*TEXT SECTION:*
* BEGIN *
10

A client is sending files with arbitrary names. I am handling the request with the following implementation.

@app.route('/', methods=['GET', 'POST'])
  def upload_file():
    if request.method == 'POST':
     # 'file-name' is the file name here
     if 'file-name' not in request.files:
        flash('No file part')
        return 'no file found'
     file = request.files['file-name']

Should I ask another query/path parameter which defines the file name?

1
  • 1
    If file is successfully set in the last line, you should be able to retrieve the filename (as it was on the client's machine) with file.filename.
    – jedwards
    Sep 10 '17 at 1:28
18

Once you fetch the actual file with file = request.files['file'], you can get the filename with file.filename.

The documentation provides the following complete example. (Note that 'file' is not the filename; it's the name of the form field containing the file.)

def allowed_file(filename):
    return '.' in filename and \
           filename.rsplit('.', 1)[1].lower() in ALLOWED_EXTENSIONS

@app.route('/', methods=['GET', 'POST'])
def upload_file():
    if request.method == 'POST':
        # check if the post request has the file part
        if 'file' not in request.files:
            flash('No file part')
* END *
*WHAT TO WORK ON:*
1) In the Flask upload thread, shorten the paragraph that begins "The documentation provides the following complete example" and keep its main facts.
2) Pick up the Flask upload thread at the point where it stops and keep writing.
The records have nothing to do with the Flask upload thread.

*DATA SUPPLIED:*
* BEGIN *
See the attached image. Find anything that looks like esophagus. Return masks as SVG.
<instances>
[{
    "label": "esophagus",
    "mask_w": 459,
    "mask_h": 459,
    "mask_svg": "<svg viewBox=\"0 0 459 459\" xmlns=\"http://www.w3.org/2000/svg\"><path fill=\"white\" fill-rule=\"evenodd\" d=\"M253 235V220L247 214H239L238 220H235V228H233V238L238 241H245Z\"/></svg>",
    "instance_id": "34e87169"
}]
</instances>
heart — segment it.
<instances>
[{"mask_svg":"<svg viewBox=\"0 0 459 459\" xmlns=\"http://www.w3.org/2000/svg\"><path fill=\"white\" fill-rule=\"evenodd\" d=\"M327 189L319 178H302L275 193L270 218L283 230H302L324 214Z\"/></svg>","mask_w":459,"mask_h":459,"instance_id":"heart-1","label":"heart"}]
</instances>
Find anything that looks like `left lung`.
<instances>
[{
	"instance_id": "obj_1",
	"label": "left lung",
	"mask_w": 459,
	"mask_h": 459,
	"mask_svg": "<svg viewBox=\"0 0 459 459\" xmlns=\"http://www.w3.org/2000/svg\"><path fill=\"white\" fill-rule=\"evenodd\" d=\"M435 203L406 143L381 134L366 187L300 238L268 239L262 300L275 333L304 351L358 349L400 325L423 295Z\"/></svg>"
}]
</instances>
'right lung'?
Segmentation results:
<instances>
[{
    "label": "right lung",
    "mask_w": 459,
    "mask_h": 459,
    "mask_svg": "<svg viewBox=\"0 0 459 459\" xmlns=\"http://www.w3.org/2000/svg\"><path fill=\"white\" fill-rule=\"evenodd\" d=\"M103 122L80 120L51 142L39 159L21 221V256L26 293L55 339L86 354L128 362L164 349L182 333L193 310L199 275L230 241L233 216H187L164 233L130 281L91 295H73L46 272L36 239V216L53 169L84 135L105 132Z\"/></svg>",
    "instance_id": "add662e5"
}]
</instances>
* END *
*RESULTS OF THE EXERCISE:*
1) The documentation gives a full example. In it, 'file' is the name of the form field that holds the file, not the filename.

2)
            return redirect(request.url)
        file = request.files['file']
        # if user does not select file, browser also
        # submit a empty part without filename
        if file.filename == '':
            flash('No selected file')
            return redirect(request.url)
        if file and allowed_file(file.filename):
            filename = secure_filename(file.filename)
            file.save(os.path.join(app.config['UPLOAD_FOLDER'], filename))
            return redirect(url_for('uploaded_file',
                                    filename=filename))
    return '''
    <!doctype html>
    <title>Upload new File</title>
    <h1>Upload new File</h1>
    <form method=post enctype=multipart/form-data>
      <p><input type=file name=file>
         <input type=submit value=Upload>
    </form>
    '''
1
  • why does file.filename give me the URL path instead of the file name :-/ ?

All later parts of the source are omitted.